Je préconise à mes patientes de signaler à l’oncologue ou au médecin traitant tout événement clinique qui « semble sortir de l’ordinaire ».
Parallèlement, un courrier est adressé au médecin traitant pour l’informer de cette prescription et des effets secondaires chroniques inhérents à ce traitement. Je souligne certains points, en particulier la surveillance étroite d’un traitement anticoagulant, l’aspirine à une dose supérieure à 325 mg/j doit être évitée et j’informe sur le risque faible (1 % à 3 %) d’accident thromboembolique essentiellement artériel, la phlébite n’est pas une contre-indication au traitement. L’ensemble de ces informations et conseils sont essentiels pour la réussite de la prise en charge.
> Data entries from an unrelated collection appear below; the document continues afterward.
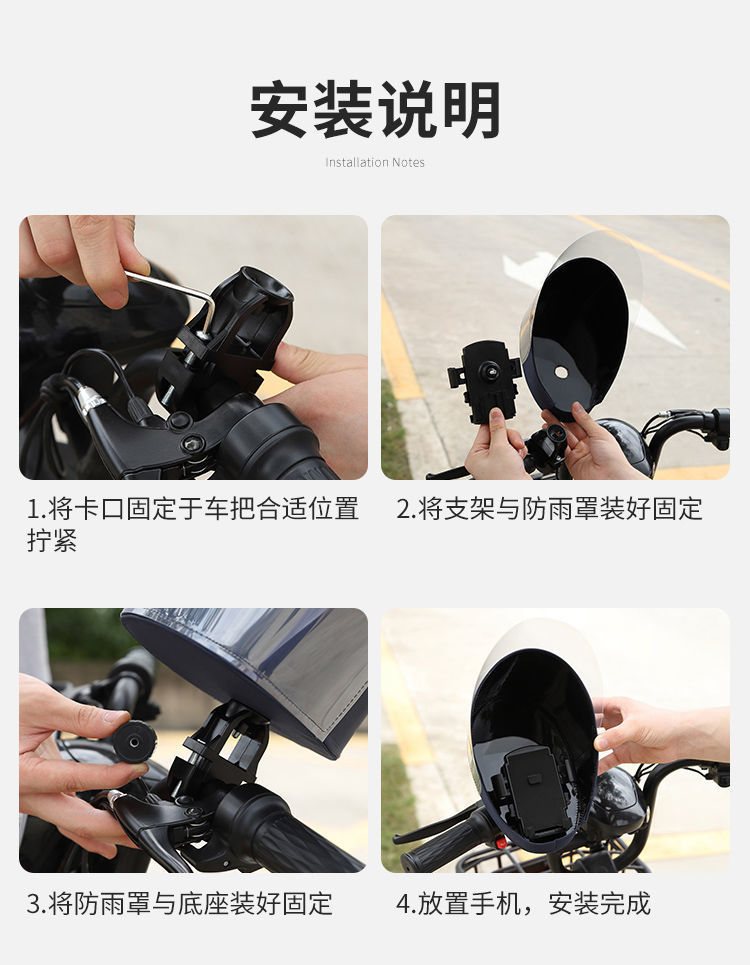 安装说明

Installation Notes

1.将卡口固定于车把合适位置拧紧

2.将支架与防雨罩装好固定

3.将防雨罩与底座装好固定

4.放置手机，安装完成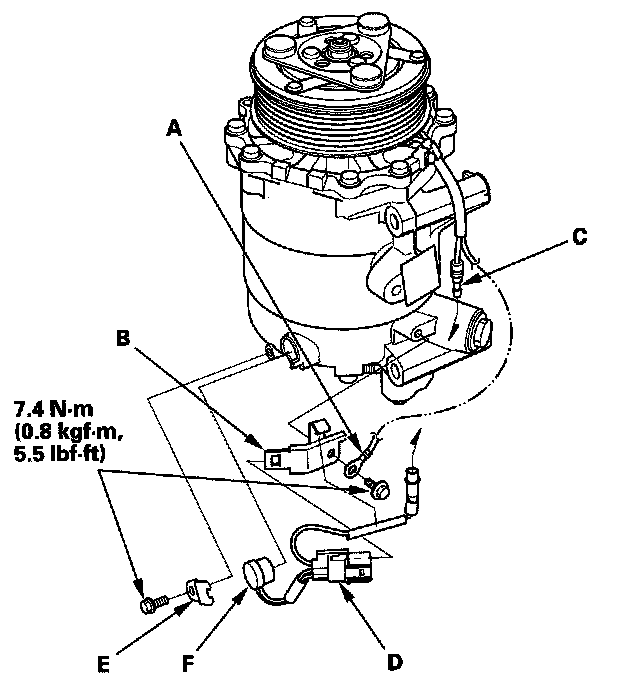 A

C

B

7.4 N·m
(0.8 kgf·m,
5.5 lbf·ft)

E

F

D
Références bibliographiques :
1. Goldhirsh et al. Strategies for subtypes – dealing with the diversity of breast cancer : highlights of the St Gallen International Expert Consensus on the primary therapy of early breast cancer 2011. Ann oncol. 2011, 22:1736-1747.
2. Baselga J, et al. Everolimus in postmenopausal hormone-receptor-positive advanced breast cancer. N Engl J Med 2012;366:520-9.
3. Miller K, et al. Paclitaxel plus bevcizumab versus paclitaxel alone for metastatic breast cancer. N Engl J Med 2007 ; 357:2666-76.
4. Zielinski C et al. Essai Turandot. Abst 3170 . ESMO 2012.
5.Robert NJ et al. RIBBON-1 : randomised, double blind, placebo-controlled phase III trial of chemotherapy with or without bevacizumab for first-line treatment of Her2-negative locally recurrent or metastatic breast K. J Clin Oncol (meeting abstracts) 2009:27 (15s):1005.
6. RPC Nice Saint-Paul de Vence 2011. Oncologie 2011;13:758-777.